VORLIEGENDER TEXT:
+--

Kevin Costner trägt Jeans, Hemd, Pullunder, Schal und Cowboystiefel. Der linke Daumen klemmt in der Hosentasche. Unter den gegebenen Umständen sieht er unfassbar relaxed aus. "Die Aussicht, sich einfach aufs Pferd setzen zu können und so weit nach Westen zu reiten, wie man will, finde ich sehr cool", hat er mal gesagt. Vorläufig jedoch befindet er sich bei XXX-Lutz im Münchner Osten.

Ein amerikanischer Weltschtar in einem deutschen Möbelhaus, das ist natürlich erst mal heikel. Deutsche Möbelhäuser haben schon viele Karrieren im Endstadium gesehen. Man denke nur an Rex Gildo: "Fiesta Mexikana", 25 Millionen verkaufte Platten, Bravo-Otto, "Leitbild der Jugend", eigene Show im ZDF, Alkoholismus, Möbelhaus, tot. Costner hat seinen Auftritt der Wohltätigkeit gewidmet und auf seine Gage verzichtet; die Eintrittsgelder gehen an eine Stiftung für Behinderte.

Davon abgesehen tourt er mit seiner 2007 gegründeten Band Modern West gerade für vier Konzerte durch Deutschland. Bevor Costner an diesem Abend aufs Podium steigt, kann man ihn auf der Leinwand als Musiker erleben. Er spielt Gitarre und singt, hinter ihm wiegen drei blonde Mädchen versonnen die Köpfe, das Ganze hat etwas von einem Pfadfinderabend am Lagerfeuer.

Es ist nichts einzuwenden gegen Costners Musik. Er macht ehrlichen, schnörkellosen Country.

"Hat dich die Geburt deines jüngsten Sohnes motiviert, Musik zu machen?" Costner lächelt. Sein Auftritt hier ist so angekündigt worden, dass Costner da ist, Fragen zu seiner Musik beantwortet, nicht singt, Sterne-Koch Alfons Schuhbeck dafür aber "kulinarische Köstlichkeiten" serviert. Costner sagt: "Ich wollte mehr sein als jemand, der immer nur betrachtet wird." Etwa 700 Menschen, um das Atrium herum auf drei Etagen verteilt, nicken verständnisvoll und machen Handy-Bilder. Zu Costners Füßen liegt die Weihnachtsabteilung. Von seinem Standort hat er einen guten Blick auf die Angebote "Engel sitzend" (2,99 Euro) und "Kerzen Rosenblüte 2er Box" (5,99 Euro). Man fragt sich, was für ein Film vor seinen Augen gerade abläuft.

+--

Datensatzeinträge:

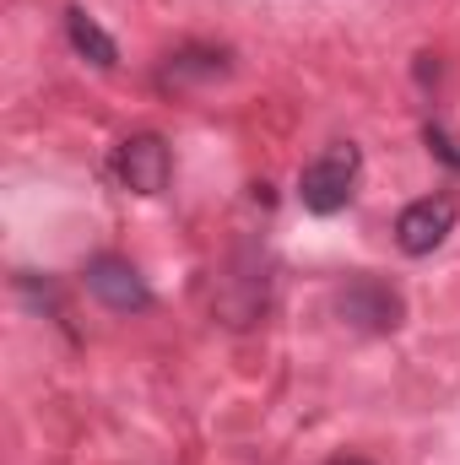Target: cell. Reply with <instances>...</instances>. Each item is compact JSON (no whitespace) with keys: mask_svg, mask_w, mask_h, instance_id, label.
<instances>
[{"mask_svg":"<svg viewBox=\"0 0 460 465\" xmlns=\"http://www.w3.org/2000/svg\"><path fill=\"white\" fill-rule=\"evenodd\" d=\"M357 173H363V152H357L352 141H336V146H325L320 157H309L304 173H298V201H304V212H309V217H336V212H346L352 195H357Z\"/></svg>","mask_w":460,"mask_h":465,"instance_id":"1","label":"cell"},{"mask_svg":"<svg viewBox=\"0 0 460 465\" xmlns=\"http://www.w3.org/2000/svg\"><path fill=\"white\" fill-rule=\"evenodd\" d=\"M336 314L363 336H395L406 325V298H401L395 282L357 271V276H346L336 287Z\"/></svg>","mask_w":460,"mask_h":465,"instance_id":"2","label":"cell"},{"mask_svg":"<svg viewBox=\"0 0 460 465\" xmlns=\"http://www.w3.org/2000/svg\"><path fill=\"white\" fill-rule=\"evenodd\" d=\"M455 217H460V201L450 190H434V195H417L412 206H401V217H395V243H401V254H412V260L434 254V249L455 232Z\"/></svg>","mask_w":460,"mask_h":465,"instance_id":"3","label":"cell"},{"mask_svg":"<svg viewBox=\"0 0 460 465\" xmlns=\"http://www.w3.org/2000/svg\"><path fill=\"white\" fill-rule=\"evenodd\" d=\"M115 173L130 195H163L168 190V173H174V152H168V141L157 130H135V135L119 141Z\"/></svg>","mask_w":460,"mask_h":465,"instance_id":"4","label":"cell"},{"mask_svg":"<svg viewBox=\"0 0 460 465\" xmlns=\"http://www.w3.org/2000/svg\"><path fill=\"white\" fill-rule=\"evenodd\" d=\"M82 282H87V292H93L104 309H115V314H146V309H152V287H146V276H141L125 254H93V260L82 265Z\"/></svg>","mask_w":460,"mask_h":465,"instance_id":"5","label":"cell"},{"mask_svg":"<svg viewBox=\"0 0 460 465\" xmlns=\"http://www.w3.org/2000/svg\"><path fill=\"white\" fill-rule=\"evenodd\" d=\"M65 38H71V49H76L87 65H98V71H115L119 65V44L98 27V16H93L87 5H65Z\"/></svg>","mask_w":460,"mask_h":465,"instance_id":"6","label":"cell"},{"mask_svg":"<svg viewBox=\"0 0 460 465\" xmlns=\"http://www.w3.org/2000/svg\"><path fill=\"white\" fill-rule=\"evenodd\" d=\"M228 71H233L228 49H179V54H168V65H163V87L217 82V76H228Z\"/></svg>","mask_w":460,"mask_h":465,"instance_id":"7","label":"cell"},{"mask_svg":"<svg viewBox=\"0 0 460 465\" xmlns=\"http://www.w3.org/2000/svg\"><path fill=\"white\" fill-rule=\"evenodd\" d=\"M423 141H428V152H434L439 163H450V168L460 173V146L450 141V130H445L439 119H428V124H423Z\"/></svg>","mask_w":460,"mask_h":465,"instance_id":"8","label":"cell"},{"mask_svg":"<svg viewBox=\"0 0 460 465\" xmlns=\"http://www.w3.org/2000/svg\"><path fill=\"white\" fill-rule=\"evenodd\" d=\"M325 465H374V460H363V455H336V460H325Z\"/></svg>","mask_w":460,"mask_h":465,"instance_id":"9","label":"cell"}]
</instances>
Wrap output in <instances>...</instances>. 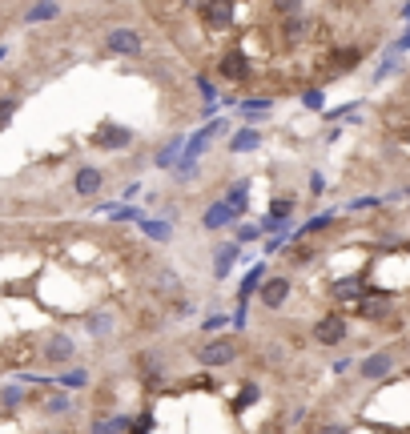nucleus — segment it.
Segmentation results:
<instances>
[{"label":"nucleus","mask_w":410,"mask_h":434,"mask_svg":"<svg viewBox=\"0 0 410 434\" xmlns=\"http://www.w3.org/2000/svg\"><path fill=\"white\" fill-rule=\"evenodd\" d=\"M237 354H241V342H237V334H229V330H217V338H210V342L198 346L201 366H229V362H237Z\"/></svg>","instance_id":"f257e3e1"},{"label":"nucleus","mask_w":410,"mask_h":434,"mask_svg":"<svg viewBox=\"0 0 410 434\" xmlns=\"http://www.w3.org/2000/svg\"><path fill=\"white\" fill-rule=\"evenodd\" d=\"M89 145L97 153H125L133 145V129H125V125H117V121H101L97 129H93V137H89Z\"/></svg>","instance_id":"f03ea898"},{"label":"nucleus","mask_w":410,"mask_h":434,"mask_svg":"<svg viewBox=\"0 0 410 434\" xmlns=\"http://www.w3.org/2000/svg\"><path fill=\"white\" fill-rule=\"evenodd\" d=\"M222 133H229V121H225V117H217V121H205L193 137H186L181 153H186V157H198V161H201V157H205V149H210V145H213V141H217Z\"/></svg>","instance_id":"7ed1b4c3"},{"label":"nucleus","mask_w":410,"mask_h":434,"mask_svg":"<svg viewBox=\"0 0 410 434\" xmlns=\"http://www.w3.org/2000/svg\"><path fill=\"white\" fill-rule=\"evenodd\" d=\"M290 290H294V282H290V273H266V282L258 285V302L266 306V310H282L290 302Z\"/></svg>","instance_id":"20e7f679"},{"label":"nucleus","mask_w":410,"mask_h":434,"mask_svg":"<svg viewBox=\"0 0 410 434\" xmlns=\"http://www.w3.org/2000/svg\"><path fill=\"white\" fill-rule=\"evenodd\" d=\"M314 342L318 346H342L346 342V334H350V322L342 318V314H322L318 322H314Z\"/></svg>","instance_id":"39448f33"},{"label":"nucleus","mask_w":410,"mask_h":434,"mask_svg":"<svg viewBox=\"0 0 410 434\" xmlns=\"http://www.w3.org/2000/svg\"><path fill=\"white\" fill-rule=\"evenodd\" d=\"M105 49L113 52V57H145V40H141V33L137 28H113L109 37H105Z\"/></svg>","instance_id":"423d86ee"},{"label":"nucleus","mask_w":410,"mask_h":434,"mask_svg":"<svg viewBox=\"0 0 410 434\" xmlns=\"http://www.w3.org/2000/svg\"><path fill=\"white\" fill-rule=\"evenodd\" d=\"M237 217H241V213H237L225 198H217V201H210V205H205V213H201V229H210V234H222V229H234Z\"/></svg>","instance_id":"0eeeda50"},{"label":"nucleus","mask_w":410,"mask_h":434,"mask_svg":"<svg viewBox=\"0 0 410 434\" xmlns=\"http://www.w3.org/2000/svg\"><path fill=\"white\" fill-rule=\"evenodd\" d=\"M354 314H358L362 322H386V318H390V294H382V290H366V294L354 302Z\"/></svg>","instance_id":"6e6552de"},{"label":"nucleus","mask_w":410,"mask_h":434,"mask_svg":"<svg viewBox=\"0 0 410 434\" xmlns=\"http://www.w3.org/2000/svg\"><path fill=\"white\" fill-rule=\"evenodd\" d=\"M390 374H394V354L390 350H374L358 362V378H366V382H382Z\"/></svg>","instance_id":"1a4fd4ad"},{"label":"nucleus","mask_w":410,"mask_h":434,"mask_svg":"<svg viewBox=\"0 0 410 434\" xmlns=\"http://www.w3.org/2000/svg\"><path fill=\"white\" fill-rule=\"evenodd\" d=\"M198 13H201V25L210 33H222V28L234 25V0H205Z\"/></svg>","instance_id":"9d476101"},{"label":"nucleus","mask_w":410,"mask_h":434,"mask_svg":"<svg viewBox=\"0 0 410 434\" xmlns=\"http://www.w3.org/2000/svg\"><path fill=\"white\" fill-rule=\"evenodd\" d=\"M241 258H246L241 241H222V246H213V278H217V282H225Z\"/></svg>","instance_id":"9b49d317"},{"label":"nucleus","mask_w":410,"mask_h":434,"mask_svg":"<svg viewBox=\"0 0 410 434\" xmlns=\"http://www.w3.org/2000/svg\"><path fill=\"white\" fill-rule=\"evenodd\" d=\"M40 358L49 362V366H69L76 358V342L69 334H52L45 346H40Z\"/></svg>","instance_id":"f8f14e48"},{"label":"nucleus","mask_w":410,"mask_h":434,"mask_svg":"<svg viewBox=\"0 0 410 434\" xmlns=\"http://www.w3.org/2000/svg\"><path fill=\"white\" fill-rule=\"evenodd\" d=\"M217 76H225V81H249V57L241 49H225L217 57Z\"/></svg>","instance_id":"ddd939ff"},{"label":"nucleus","mask_w":410,"mask_h":434,"mask_svg":"<svg viewBox=\"0 0 410 434\" xmlns=\"http://www.w3.org/2000/svg\"><path fill=\"white\" fill-rule=\"evenodd\" d=\"M37 354H40L37 342H33V338H21V342H8V346L0 350V366H13V370H21V366H28Z\"/></svg>","instance_id":"4468645a"},{"label":"nucleus","mask_w":410,"mask_h":434,"mask_svg":"<svg viewBox=\"0 0 410 434\" xmlns=\"http://www.w3.org/2000/svg\"><path fill=\"white\" fill-rule=\"evenodd\" d=\"M101 189H105V173H101L97 165H81L73 173V193L76 198H97Z\"/></svg>","instance_id":"2eb2a0df"},{"label":"nucleus","mask_w":410,"mask_h":434,"mask_svg":"<svg viewBox=\"0 0 410 434\" xmlns=\"http://www.w3.org/2000/svg\"><path fill=\"white\" fill-rule=\"evenodd\" d=\"M93 382V374L85 370V366H61V370L52 374V386H61V390H85V386Z\"/></svg>","instance_id":"dca6fc26"},{"label":"nucleus","mask_w":410,"mask_h":434,"mask_svg":"<svg viewBox=\"0 0 410 434\" xmlns=\"http://www.w3.org/2000/svg\"><path fill=\"white\" fill-rule=\"evenodd\" d=\"M137 229H141V234L145 237H153V241H173V222H157V217H149V213H141V217H137Z\"/></svg>","instance_id":"f3484780"},{"label":"nucleus","mask_w":410,"mask_h":434,"mask_svg":"<svg viewBox=\"0 0 410 434\" xmlns=\"http://www.w3.org/2000/svg\"><path fill=\"white\" fill-rule=\"evenodd\" d=\"M28 28L33 25H45V21H61V4L57 0H37L33 8H25V16H21Z\"/></svg>","instance_id":"a211bd4d"},{"label":"nucleus","mask_w":410,"mask_h":434,"mask_svg":"<svg viewBox=\"0 0 410 434\" xmlns=\"http://www.w3.org/2000/svg\"><path fill=\"white\" fill-rule=\"evenodd\" d=\"M237 113H241V121H261V117L273 113V97H241Z\"/></svg>","instance_id":"6ab92c4d"},{"label":"nucleus","mask_w":410,"mask_h":434,"mask_svg":"<svg viewBox=\"0 0 410 434\" xmlns=\"http://www.w3.org/2000/svg\"><path fill=\"white\" fill-rule=\"evenodd\" d=\"M266 273H270V265H266V261L249 265L246 278H241V285H237V302H249V298H254V294H258V285L266 282Z\"/></svg>","instance_id":"aec40b11"},{"label":"nucleus","mask_w":410,"mask_h":434,"mask_svg":"<svg viewBox=\"0 0 410 434\" xmlns=\"http://www.w3.org/2000/svg\"><path fill=\"white\" fill-rule=\"evenodd\" d=\"M40 410H45L49 418H69V414H73V398H69V390H61V386H57V390L40 402Z\"/></svg>","instance_id":"412c9836"},{"label":"nucleus","mask_w":410,"mask_h":434,"mask_svg":"<svg viewBox=\"0 0 410 434\" xmlns=\"http://www.w3.org/2000/svg\"><path fill=\"white\" fill-rule=\"evenodd\" d=\"M25 402H28V394H25V382H21V378L8 382V386H0V410H4V414H16Z\"/></svg>","instance_id":"4be33fe9"},{"label":"nucleus","mask_w":410,"mask_h":434,"mask_svg":"<svg viewBox=\"0 0 410 434\" xmlns=\"http://www.w3.org/2000/svg\"><path fill=\"white\" fill-rule=\"evenodd\" d=\"M181 145H186V137L177 133L169 145H161V149L153 153V165L161 169V173H173V165H177V157H181Z\"/></svg>","instance_id":"5701e85b"},{"label":"nucleus","mask_w":410,"mask_h":434,"mask_svg":"<svg viewBox=\"0 0 410 434\" xmlns=\"http://www.w3.org/2000/svg\"><path fill=\"white\" fill-rule=\"evenodd\" d=\"M366 290H370V285L362 282V278H338V282L330 285V294H334L338 302H358Z\"/></svg>","instance_id":"b1692460"},{"label":"nucleus","mask_w":410,"mask_h":434,"mask_svg":"<svg viewBox=\"0 0 410 434\" xmlns=\"http://www.w3.org/2000/svg\"><path fill=\"white\" fill-rule=\"evenodd\" d=\"M306 33H310V21L302 16V8H298V13H282V37H286L290 45H298Z\"/></svg>","instance_id":"393cba45"},{"label":"nucleus","mask_w":410,"mask_h":434,"mask_svg":"<svg viewBox=\"0 0 410 434\" xmlns=\"http://www.w3.org/2000/svg\"><path fill=\"white\" fill-rule=\"evenodd\" d=\"M229 153H254L261 149V133L258 129H237L234 137H229V145H225Z\"/></svg>","instance_id":"a878e982"},{"label":"nucleus","mask_w":410,"mask_h":434,"mask_svg":"<svg viewBox=\"0 0 410 434\" xmlns=\"http://www.w3.org/2000/svg\"><path fill=\"white\" fill-rule=\"evenodd\" d=\"M249 185H254V181H249V177H241V181H234V185L225 189V201H229L237 213H249Z\"/></svg>","instance_id":"bb28decb"},{"label":"nucleus","mask_w":410,"mask_h":434,"mask_svg":"<svg viewBox=\"0 0 410 434\" xmlns=\"http://www.w3.org/2000/svg\"><path fill=\"white\" fill-rule=\"evenodd\" d=\"M338 222V210H322V213H314L306 225H298V237H314V234H322V229H330V225Z\"/></svg>","instance_id":"cd10ccee"},{"label":"nucleus","mask_w":410,"mask_h":434,"mask_svg":"<svg viewBox=\"0 0 410 434\" xmlns=\"http://www.w3.org/2000/svg\"><path fill=\"white\" fill-rule=\"evenodd\" d=\"M173 177L181 181V185H186V181H198V177H201L198 157H186V153H181V157H177V165H173Z\"/></svg>","instance_id":"c85d7f7f"},{"label":"nucleus","mask_w":410,"mask_h":434,"mask_svg":"<svg viewBox=\"0 0 410 434\" xmlns=\"http://www.w3.org/2000/svg\"><path fill=\"white\" fill-rule=\"evenodd\" d=\"M294 210H298V201H294V193H290V198H273L266 213H273L278 222H294Z\"/></svg>","instance_id":"c756f323"},{"label":"nucleus","mask_w":410,"mask_h":434,"mask_svg":"<svg viewBox=\"0 0 410 434\" xmlns=\"http://www.w3.org/2000/svg\"><path fill=\"white\" fill-rule=\"evenodd\" d=\"M261 237H266V234H261V225H237L234 222V241H241V246H254V241H261Z\"/></svg>","instance_id":"7c9ffc66"},{"label":"nucleus","mask_w":410,"mask_h":434,"mask_svg":"<svg viewBox=\"0 0 410 434\" xmlns=\"http://www.w3.org/2000/svg\"><path fill=\"white\" fill-rule=\"evenodd\" d=\"M358 109H362V101H346V105H338L330 113L322 109V121H346V117H358Z\"/></svg>","instance_id":"2f4dec72"},{"label":"nucleus","mask_w":410,"mask_h":434,"mask_svg":"<svg viewBox=\"0 0 410 434\" xmlns=\"http://www.w3.org/2000/svg\"><path fill=\"white\" fill-rule=\"evenodd\" d=\"M85 326H89V334H109V330H113V314H105V310L89 314Z\"/></svg>","instance_id":"473e14b6"},{"label":"nucleus","mask_w":410,"mask_h":434,"mask_svg":"<svg viewBox=\"0 0 410 434\" xmlns=\"http://www.w3.org/2000/svg\"><path fill=\"white\" fill-rule=\"evenodd\" d=\"M338 61H334V69H342V73H346V69H358L362 64V52L358 49H342V52H334Z\"/></svg>","instance_id":"72a5a7b5"},{"label":"nucleus","mask_w":410,"mask_h":434,"mask_svg":"<svg viewBox=\"0 0 410 434\" xmlns=\"http://www.w3.org/2000/svg\"><path fill=\"white\" fill-rule=\"evenodd\" d=\"M141 213H145L141 205H113V210H109V217H113V222H137Z\"/></svg>","instance_id":"f704fd0d"},{"label":"nucleus","mask_w":410,"mask_h":434,"mask_svg":"<svg viewBox=\"0 0 410 434\" xmlns=\"http://www.w3.org/2000/svg\"><path fill=\"white\" fill-rule=\"evenodd\" d=\"M16 109H21V101H16V97H4V101H0V129H8V125H13Z\"/></svg>","instance_id":"c9c22d12"},{"label":"nucleus","mask_w":410,"mask_h":434,"mask_svg":"<svg viewBox=\"0 0 410 434\" xmlns=\"http://www.w3.org/2000/svg\"><path fill=\"white\" fill-rule=\"evenodd\" d=\"M217 330H229V314H210L201 322V334H217Z\"/></svg>","instance_id":"e433bc0d"},{"label":"nucleus","mask_w":410,"mask_h":434,"mask_svg":"<svg viewBox=\"0 0 410 434\" xmlns=\"http://www.w3.org/2000/svg\"><path fill=\"white\" fill-rule=\"evenodd\" d=\"M302 105H306V109H318V113H322V109H326V93H322V88H306V93H302Z\"/></svg>","instance_id":"4c0bfd02"},{"label":"nucleus","mask_w":410,"mask_h":434,"mask_svg":"<svg viewBox=\"0 0 410 434\" xmlns=\"http://www.w3.org/2000/svg\"><path fill=\"white\" fill-rule=\"evenodd\" d=\"M254 398H258V386H254V382H246V386H241V394L234 398V410H246L249 402H254Z\"/></svg>","instance_id":"58836bf2"},{"label":"nucleus","mask_w":410,"mask_h":434,"mask_svg":"<svg viewBox=\"0 0 410 434\" xmlns=\"http://www.w3.org/2000/svg\"><path fill=\"white\" fill-rule=\"evenodd\" d=\"M378 205H386V198H354V201H350V213H362V210H378Z\"/></svg>","instance_id":"ea45409f"},{"label":"nucleus","mask_w":410,"mask_h":434,"mask_svg":"<svg viewBox=\"0 0 410 434\" xmlns=\"http://www.w3.org/2000/svg\"><path fill=\"white\" fill-rule=\"evenodd\" d=\"M193 81H198V93H201V101H213V97H217V88H213V81H210V76H205V73H198V76H193Z\"/></svg>","instance_id":"a19ab883"},{"label":"nucleus","mask_w":410,"mask_h":434,"mask_svg":"<svg viewBox=\"0 0 410 434\" xmlns=\"http://www.w3.org/2000/svg\"><path fill=\"white\" fill-rule=\"evenodd\" d=\"M398 69V57H394V49H390V57H386L382 64H378V69H374V81H382V76H390Z\"/></svg>","instance_id":"79ce46f5"},{"label":"nucleus","mask_w":410,"mask_h":434,"mask_svg":"<svg viewBox=\"0 0 410 434\" xmlns=\"http://www.w3.org/2000/svg\"><path fill=\"white\" fill-rule=\"evenodd\" d=\"M270 4H273V13L282 16V13H298V8L306 4V0H270Z\"/></svg>","instance_id":"37998d69"},{"label":"nucleus","mask_w":410,"mask_h":434,"mask_svg":"<svg viewBox=\"0 0 410 434\" xmlns=\"http://www.w3.org/2000/svg\"><path fill=\"white\" fill-rule=\"evenodd\" d=\"M157 285H161L165 294H173V290H177V273H173V270H161V278H157Z\"/></svg>","instance_id":"c03bdc74"},{"label":"nucleus","mask_w":410,"mask_h":434,"mask_svg":"<svg viewBox=\"0 0 410 434\" xmlns=\"http://www.w3.org/2000/svg\"><path fill=\"white\" fill-rule=\"evenodd\" d=\"M310 193H314V198H322V193H326V177L318 173V169L310 173Z\"/></svg>","instance_id":"a18cd8bd"},{"label":"nucleus","mask_w":410,"mask_h":434,"mask_svg":"<svg viewBox=\"0 0 410 434\" xmlns=\"http://www.w3.org/2000/svg\"><path fill=\"white\" fill-rule=\"evenodd\" d=\"M157 426V418L153 414H141V418H133V430H153Z\"/></svg>","instance_id":"49530a36"},{"label":"nucleus","mask_w":410,"mask_h":434,"mask_svg":"<svg viewBox=\"0 0 410 434\" xmlns=\"http://www.w3.org/2000/svg\"><path fill=\"white\" fill-rule=\"evenodd\" d=\"M133 198H141V181H129V185L121 189V201H133Z\"/></svg>","instance_id":"de8ad7c7"},{"label":"nucleus","mask_w":410,"mask_h":434,"mask_svg":"<svg viewBox=\"0 0 410 434\" xmlns=\"http://www.w3.org/2000/svg\"><path fill=\"white\" fill-rule=\"evenodd\" d=\"M406 49H410V25H406V33L394 40V52H406Z\"/></svg>","instance_id":"09e8293b"},{"label":"nucleus","mask_w":410,"mask_h":434,"mask_svg":"<svg viewBox=\"0 0 410 434\" xmlns=\"http://www.w3.org/2000/svg\"><path fill=\"white\" fill-rule=\"evenodd\" d=\"M350 366H354V362H350V358H338V362H334V374H346Z\"/></svg>","instance_id":"8fccbe9b"},{"label":"nucleus","mask_w":410,"mask_h":434,"mask_svg":"<svg viewBox=\"0 0 410 434\" xmlns=\"http://www.w3.org/2000/svg\"><path fill=\"white\" fill-rule=\"evenodd\" d=\"M402 16H406V21H410V0H406V4H402Z\"/></svg>","instance_id":"3c124183"},{"label":"nucleus","mask_w":410,"mask_h":434,"mask_svg":"<svg viewBox=\"0 0 410 434\" xmlns=\"http://www.w3.org/2000/svg\"><path fill=\"white\" fill-rule=\"evenodd\" d=\"M186 4H193V8H201V4H205V0H186Z\"/></svg>","instance_id":"603ef678"},{"label":"nucleus","mask_w":410,"mask_h":434,"mask_svg":"<svg viewBox=\"0 0 410 434\" xmlns=\"http://www.w3.org/2000/svg\"><path fill=\"white\" fill-rule=\"evenodd\" d=\"M4 57H8V49H4V45H0V61H4Z\"/></svg>","instance_id":"864d4df0"},{"label":"nucleus","mask_w":410,"mask_h":434,"mask_svg":"<svg viewBox=\"0 0 410 434\" xmlns=\"http://www.w3.org/2000/svg\"><path fill=\"white\" fill-rule=\"evenodd\" d=\"M402 198H410V185H406V189H402Z\"/></svg>","instance_id":"5fc2aeb1"}]
</instances>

+--

AUFGABENZIEL:
In welchem Jahr wurde laut dem Text über Kevin Costner seine Band Modern West gegründet?

SCHRIFTLICHE ANTWORT:
Die Band Modern West wurde 2007 gegründet.